> **Goal a**
Answer these from the pull request description on the nightly notebook install check:
(i) At what time does the daily cron run?
(ii) Which environment variable setting enables the test?
(iii) Which `tabpfn` version do both notebooks resolve once the cap fix in tabpfn-extensions 0.3.0 is live on PyPI?

-- Document passage start --

[PRI-280] Nightly notebook install check#901
Conversation
Catches the failure mode that caused PRI-280: a transitive dependency in one of the example notebooks silently caps `tabpfn` below the latest PyPI release, so Colab users get an outdated model. Two files: - tests/test_notebook_installs.py Parses pip-install lines from each `examples/notebooks/*.ipynb` and reproduces the install sequence in a fresh per-notebook venv. Asserts the resolved `tabpfn` version matches the current latest on PyPI. Skipped by default; enabled via RUN_NOTEBOOK_INSTALL_CHECK=1. Sets UV_NO_CONFIG=1 in the subprocess env so any [tool.uv] config in the repo's pyproject.toml (e.g. `exclude-newer = "7 days"`) doesn't bleed into the simulated user environment. Without this the test would produce false positives when a freshly-released dep is excluded by exclude-newer and the resolver falls back to a stale capped version. Network failures during install or PyPI metadata fetch are treated as infra issues (test skip, not fail) so a flaky PyPI doesn't open false tracking issues from the nightly run. - .github/workflows/nightly-notebook-check.yml Daily cron at 07:17 UTC + workflow_dispatch. Runs the test against the live PyPI index. On failure, opens or comments on a tracking GitHub issue with the `nightly-failure` label — scheduled-run failures don't notify maintainers by default, so we make the failure visible by surfacing it in the issue tracker. `pytest --noconftest` is used because tests/conftest.py imports numpy/torch and the runner here doesn't install them (the test creates its own per-notebook venvs). Verified end-to-end locally: with the cap fix in tabpfn-extensions 0.3.0 now live on PyPI, both notebooks resolve `tabpfn==7.1.1` and the test passes. With UV_NO_CONFIG omitted, the test correctly fails because TabPFN's repo-local `exclude-newer = "7 days"` excludes the 3-day-old 0.3.0 release and the resolver falls back to 0.2.2 → 6.4.1. That negative test confirms the assertion catches the real bug class.

-- Document passage end --

> **Goal b**
Copy the entries word for word, starting at the line that contains "In this photo, among" and ending at the line that contains "Result: 3.13", with both of those lines included. Leave the pictures out.

-- Records shown start --

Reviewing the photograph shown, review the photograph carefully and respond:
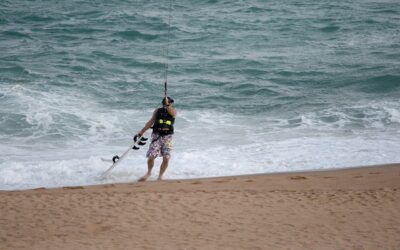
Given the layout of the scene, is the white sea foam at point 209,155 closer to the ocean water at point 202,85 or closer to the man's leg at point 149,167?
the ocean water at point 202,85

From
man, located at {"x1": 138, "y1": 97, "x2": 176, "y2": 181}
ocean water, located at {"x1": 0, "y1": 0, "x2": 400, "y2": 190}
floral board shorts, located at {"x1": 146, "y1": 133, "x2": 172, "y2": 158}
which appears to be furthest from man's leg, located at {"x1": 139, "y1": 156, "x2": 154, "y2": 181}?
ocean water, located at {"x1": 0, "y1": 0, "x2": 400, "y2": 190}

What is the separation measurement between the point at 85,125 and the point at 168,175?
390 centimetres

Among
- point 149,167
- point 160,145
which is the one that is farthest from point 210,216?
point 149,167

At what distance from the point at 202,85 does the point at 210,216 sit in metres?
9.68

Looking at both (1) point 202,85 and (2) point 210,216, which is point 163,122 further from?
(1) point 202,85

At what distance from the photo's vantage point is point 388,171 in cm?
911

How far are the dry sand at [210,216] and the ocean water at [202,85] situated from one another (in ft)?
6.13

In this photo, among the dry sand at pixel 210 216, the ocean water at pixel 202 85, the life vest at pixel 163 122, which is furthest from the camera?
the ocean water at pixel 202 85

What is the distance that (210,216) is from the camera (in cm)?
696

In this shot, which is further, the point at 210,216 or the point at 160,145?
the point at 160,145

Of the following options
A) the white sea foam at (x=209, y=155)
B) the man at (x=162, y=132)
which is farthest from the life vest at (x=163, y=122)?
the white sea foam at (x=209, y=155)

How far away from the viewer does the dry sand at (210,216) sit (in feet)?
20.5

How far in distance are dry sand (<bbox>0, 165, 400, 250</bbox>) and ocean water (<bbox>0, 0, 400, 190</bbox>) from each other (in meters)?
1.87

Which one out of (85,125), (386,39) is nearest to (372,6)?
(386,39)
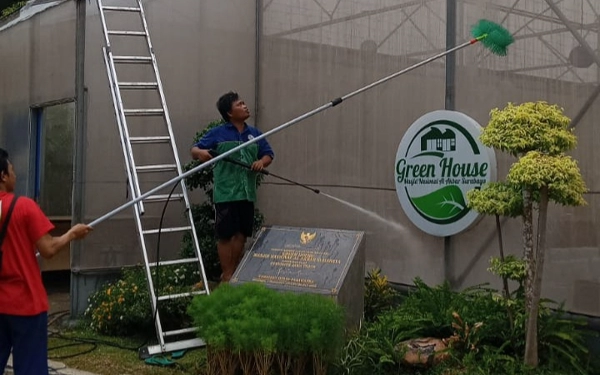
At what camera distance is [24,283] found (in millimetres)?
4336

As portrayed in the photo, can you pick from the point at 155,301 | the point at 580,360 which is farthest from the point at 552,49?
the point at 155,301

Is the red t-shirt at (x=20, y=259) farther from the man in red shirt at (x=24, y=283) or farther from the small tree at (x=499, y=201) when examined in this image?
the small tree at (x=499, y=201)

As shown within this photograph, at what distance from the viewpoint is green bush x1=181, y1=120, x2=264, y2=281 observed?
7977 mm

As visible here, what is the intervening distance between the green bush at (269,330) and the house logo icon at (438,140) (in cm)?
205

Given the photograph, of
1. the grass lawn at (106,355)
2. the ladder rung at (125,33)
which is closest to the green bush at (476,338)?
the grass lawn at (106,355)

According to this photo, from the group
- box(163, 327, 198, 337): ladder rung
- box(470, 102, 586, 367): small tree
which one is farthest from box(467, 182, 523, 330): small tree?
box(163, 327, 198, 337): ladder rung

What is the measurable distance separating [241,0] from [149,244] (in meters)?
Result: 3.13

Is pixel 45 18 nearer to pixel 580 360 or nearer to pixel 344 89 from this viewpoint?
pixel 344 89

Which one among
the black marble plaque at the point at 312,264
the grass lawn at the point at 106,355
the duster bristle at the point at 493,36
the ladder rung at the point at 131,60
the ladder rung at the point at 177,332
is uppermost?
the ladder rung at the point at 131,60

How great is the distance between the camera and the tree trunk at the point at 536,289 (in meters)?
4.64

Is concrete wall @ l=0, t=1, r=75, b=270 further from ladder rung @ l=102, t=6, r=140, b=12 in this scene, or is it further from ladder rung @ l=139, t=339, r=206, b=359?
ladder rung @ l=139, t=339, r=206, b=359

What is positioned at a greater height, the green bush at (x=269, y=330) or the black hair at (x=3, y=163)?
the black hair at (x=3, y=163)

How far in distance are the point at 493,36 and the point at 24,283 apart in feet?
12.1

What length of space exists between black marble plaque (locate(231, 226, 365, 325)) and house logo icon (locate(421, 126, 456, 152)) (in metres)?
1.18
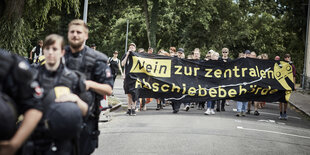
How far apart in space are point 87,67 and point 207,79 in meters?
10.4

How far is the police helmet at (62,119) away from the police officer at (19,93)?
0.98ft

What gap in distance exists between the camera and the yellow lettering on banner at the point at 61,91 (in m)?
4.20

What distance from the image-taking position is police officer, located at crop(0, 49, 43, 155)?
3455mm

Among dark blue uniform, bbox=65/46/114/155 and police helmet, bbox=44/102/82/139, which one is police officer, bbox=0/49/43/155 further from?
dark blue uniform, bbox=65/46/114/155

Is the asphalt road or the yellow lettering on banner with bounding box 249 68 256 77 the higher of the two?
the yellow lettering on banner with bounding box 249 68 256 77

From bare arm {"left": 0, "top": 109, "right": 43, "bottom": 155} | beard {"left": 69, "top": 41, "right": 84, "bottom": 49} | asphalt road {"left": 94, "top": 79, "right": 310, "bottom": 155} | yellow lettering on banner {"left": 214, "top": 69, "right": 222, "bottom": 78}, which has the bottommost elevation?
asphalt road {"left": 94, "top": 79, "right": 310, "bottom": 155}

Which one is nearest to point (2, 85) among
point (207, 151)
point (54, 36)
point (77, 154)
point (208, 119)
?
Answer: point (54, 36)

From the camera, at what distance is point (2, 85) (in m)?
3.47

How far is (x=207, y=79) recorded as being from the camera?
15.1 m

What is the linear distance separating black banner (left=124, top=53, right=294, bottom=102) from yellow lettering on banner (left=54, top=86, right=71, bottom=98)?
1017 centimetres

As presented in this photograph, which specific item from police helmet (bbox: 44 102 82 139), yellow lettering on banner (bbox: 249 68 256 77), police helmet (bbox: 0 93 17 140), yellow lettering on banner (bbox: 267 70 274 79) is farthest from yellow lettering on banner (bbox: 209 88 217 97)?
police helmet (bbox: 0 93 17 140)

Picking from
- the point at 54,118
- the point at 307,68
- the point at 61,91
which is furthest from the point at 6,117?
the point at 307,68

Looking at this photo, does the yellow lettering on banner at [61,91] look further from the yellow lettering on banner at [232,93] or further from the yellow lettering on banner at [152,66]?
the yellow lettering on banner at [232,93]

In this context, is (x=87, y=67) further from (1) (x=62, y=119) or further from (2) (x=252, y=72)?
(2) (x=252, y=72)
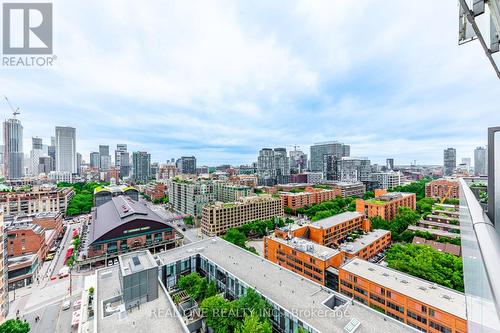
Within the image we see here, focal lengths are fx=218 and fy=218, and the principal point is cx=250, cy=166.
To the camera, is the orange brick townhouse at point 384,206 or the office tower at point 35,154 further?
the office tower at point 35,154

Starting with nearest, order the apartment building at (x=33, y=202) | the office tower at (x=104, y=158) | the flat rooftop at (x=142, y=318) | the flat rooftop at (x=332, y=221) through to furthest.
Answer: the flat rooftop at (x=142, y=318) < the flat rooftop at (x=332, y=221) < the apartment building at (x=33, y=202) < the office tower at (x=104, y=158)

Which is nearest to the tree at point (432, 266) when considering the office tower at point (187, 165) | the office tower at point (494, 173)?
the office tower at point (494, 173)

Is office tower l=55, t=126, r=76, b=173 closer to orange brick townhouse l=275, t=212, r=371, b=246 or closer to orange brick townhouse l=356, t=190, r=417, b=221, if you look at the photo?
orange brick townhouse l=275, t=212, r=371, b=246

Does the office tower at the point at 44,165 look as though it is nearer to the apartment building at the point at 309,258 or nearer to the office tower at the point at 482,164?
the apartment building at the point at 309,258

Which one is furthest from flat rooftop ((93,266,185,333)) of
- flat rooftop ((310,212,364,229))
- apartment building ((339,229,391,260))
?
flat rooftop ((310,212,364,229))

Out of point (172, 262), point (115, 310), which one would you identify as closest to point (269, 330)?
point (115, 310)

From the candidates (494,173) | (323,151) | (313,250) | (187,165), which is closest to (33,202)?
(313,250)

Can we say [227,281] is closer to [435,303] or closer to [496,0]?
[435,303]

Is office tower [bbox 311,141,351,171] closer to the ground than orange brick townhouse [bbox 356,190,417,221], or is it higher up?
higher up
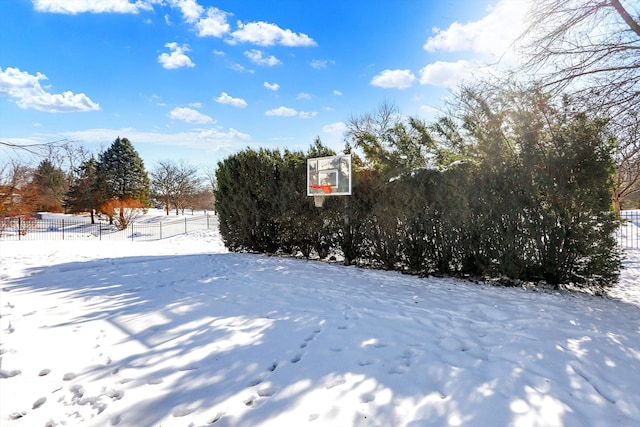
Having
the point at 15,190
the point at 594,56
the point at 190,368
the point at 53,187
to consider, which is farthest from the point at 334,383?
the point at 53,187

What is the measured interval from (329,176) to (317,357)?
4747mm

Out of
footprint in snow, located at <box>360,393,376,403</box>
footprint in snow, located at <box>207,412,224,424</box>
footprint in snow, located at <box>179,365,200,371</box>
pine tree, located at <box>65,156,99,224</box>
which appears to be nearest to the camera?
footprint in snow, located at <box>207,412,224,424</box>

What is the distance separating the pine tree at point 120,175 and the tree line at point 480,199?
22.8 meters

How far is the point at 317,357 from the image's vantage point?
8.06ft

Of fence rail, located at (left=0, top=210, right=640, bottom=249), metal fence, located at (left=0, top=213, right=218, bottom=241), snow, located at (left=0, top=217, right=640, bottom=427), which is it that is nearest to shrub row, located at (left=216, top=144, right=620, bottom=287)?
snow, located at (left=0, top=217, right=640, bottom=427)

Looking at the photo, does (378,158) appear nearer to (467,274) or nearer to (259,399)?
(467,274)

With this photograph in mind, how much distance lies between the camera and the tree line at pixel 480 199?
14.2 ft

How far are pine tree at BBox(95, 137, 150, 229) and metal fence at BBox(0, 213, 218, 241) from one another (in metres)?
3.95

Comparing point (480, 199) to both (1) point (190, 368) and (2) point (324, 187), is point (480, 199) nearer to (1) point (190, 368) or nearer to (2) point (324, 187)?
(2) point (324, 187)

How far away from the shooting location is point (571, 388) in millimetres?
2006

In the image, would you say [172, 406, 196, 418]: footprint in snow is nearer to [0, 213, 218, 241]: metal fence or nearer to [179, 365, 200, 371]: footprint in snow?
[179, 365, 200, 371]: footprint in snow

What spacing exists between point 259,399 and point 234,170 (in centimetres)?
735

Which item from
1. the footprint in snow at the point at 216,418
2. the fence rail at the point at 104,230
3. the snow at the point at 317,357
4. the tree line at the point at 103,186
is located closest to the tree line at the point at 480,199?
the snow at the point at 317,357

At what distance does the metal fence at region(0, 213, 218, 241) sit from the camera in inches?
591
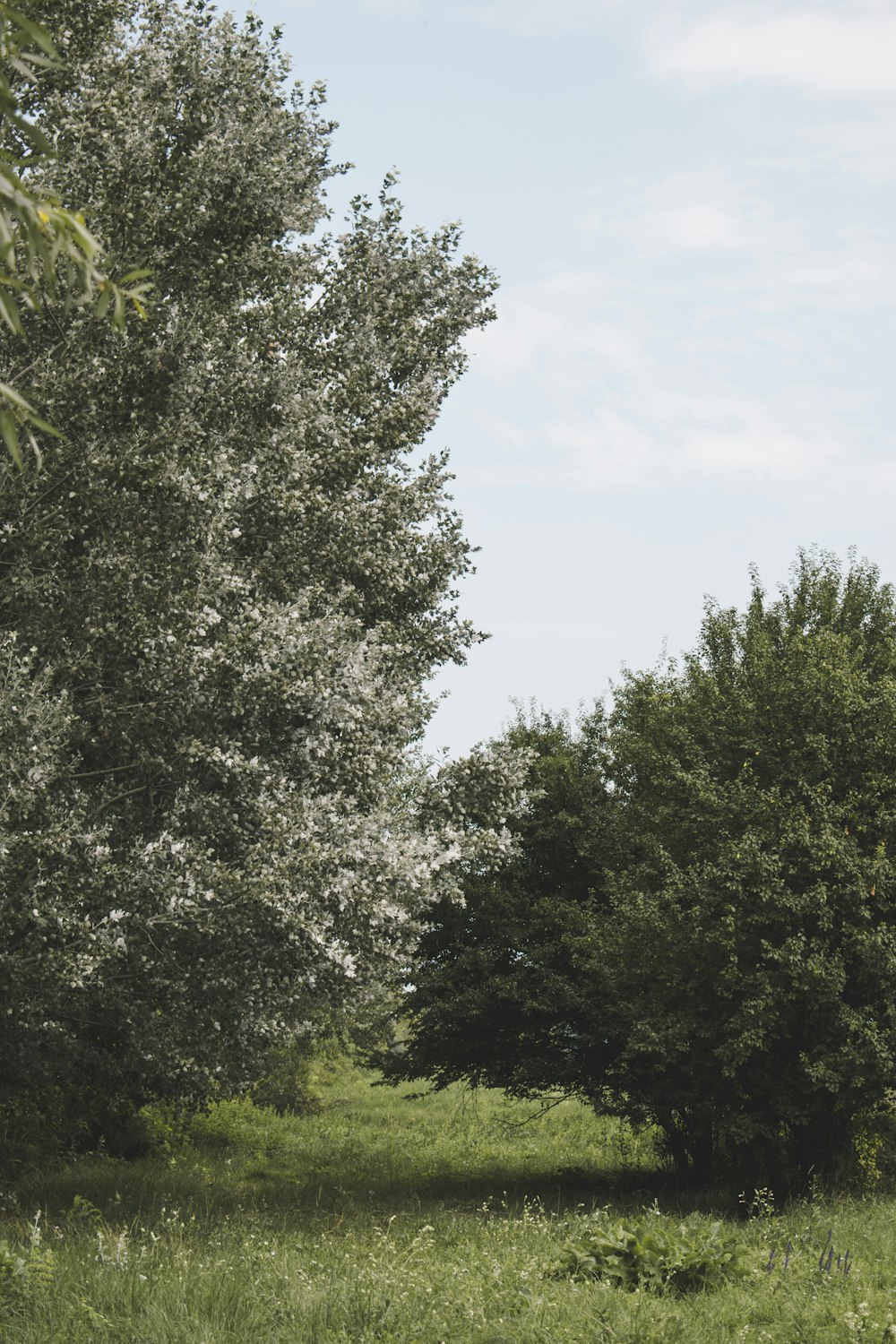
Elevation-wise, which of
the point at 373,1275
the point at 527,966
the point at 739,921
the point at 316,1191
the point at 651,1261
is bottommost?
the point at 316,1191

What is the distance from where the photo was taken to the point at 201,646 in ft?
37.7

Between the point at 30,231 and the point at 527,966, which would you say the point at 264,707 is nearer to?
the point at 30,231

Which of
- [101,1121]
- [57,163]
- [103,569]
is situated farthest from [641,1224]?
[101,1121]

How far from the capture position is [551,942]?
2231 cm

-- Records shown end --

> **Written answer a**
(i) 07:17 UTC
(ii) RUN_NOTEBOOK_INSTALL_CHECK=1
(iii) `tabpfn==7.1.1`

> **Written answer b**
In this photo, among the dry sand at pixel 210 216, the ocean water at pixel 202 85, the life vest at pixel 163 122, which is furthest from the camera?
the ocean water at pixel 202 85

What is the distance that (210,216) is from the camera (in cm)?
696

In this shot, which is further, the point at 210,216 or the point at 160,145?
the point at 160,145

Of the following options
A) the white sea foam at (x=209, y=155)
B) the man at (x=162, y=132)
which is farthest from the life vest at (x=163, y=122)?
the white sea foam at (x=209, y=155)

How far away from the viewer does the dry sand at (210,216) sit (in feet)?
20.5

How far in distance are dry sand (<bbox>0, 165, 400, 250</bbox>) and ocean water (<bbox>0, 0, 400, 190</bbox>) from each other (in meters)?
1.87

Which one out of (85,125), (386,39) is nearest to (372,6)?
(386,39)
At what camera distance is [24,283] found (in millimetres)?
4336

As portrayed in the photo, can you pick from the point at 155,301 | the point at 580,360 which is farthest from the point at 552,49?
the point at 155,301

Is the red t-shirt at (x=20, y=259) farther from the man in red shirt at (x=24, y=283) or farther from the small tree at (x=499, y=201) when examined in this image?
the small tree at (x=499, y=201)

As shown within this photograph, at what distance from the viewpoint is green bush x1=181, y1=120, x2=264, y2=281 observed?
7977 mm

As visible here, what is the intervening distance between the green bush at (269,330) and the house logo icon at (438,140) (in cm)?
205

Given the photograph, of
1. the grass lawn at (106,355)
2. the ladder rung at (125,33)
which is closest to the green bush at (476,338)?
the grass lawn at (106,355)

According to this photo, from the group
- box(163, 327, 198, 337): ladder rung
- box(470, 102, 586, 367): small tree
which one is farthest from box(467, 182, 523, 330): small tree?
box(163, 327, 198, 337): ladder rung

What is the measurable distance separating [241,0] from [149,244] (in meters)?
Result: 3.13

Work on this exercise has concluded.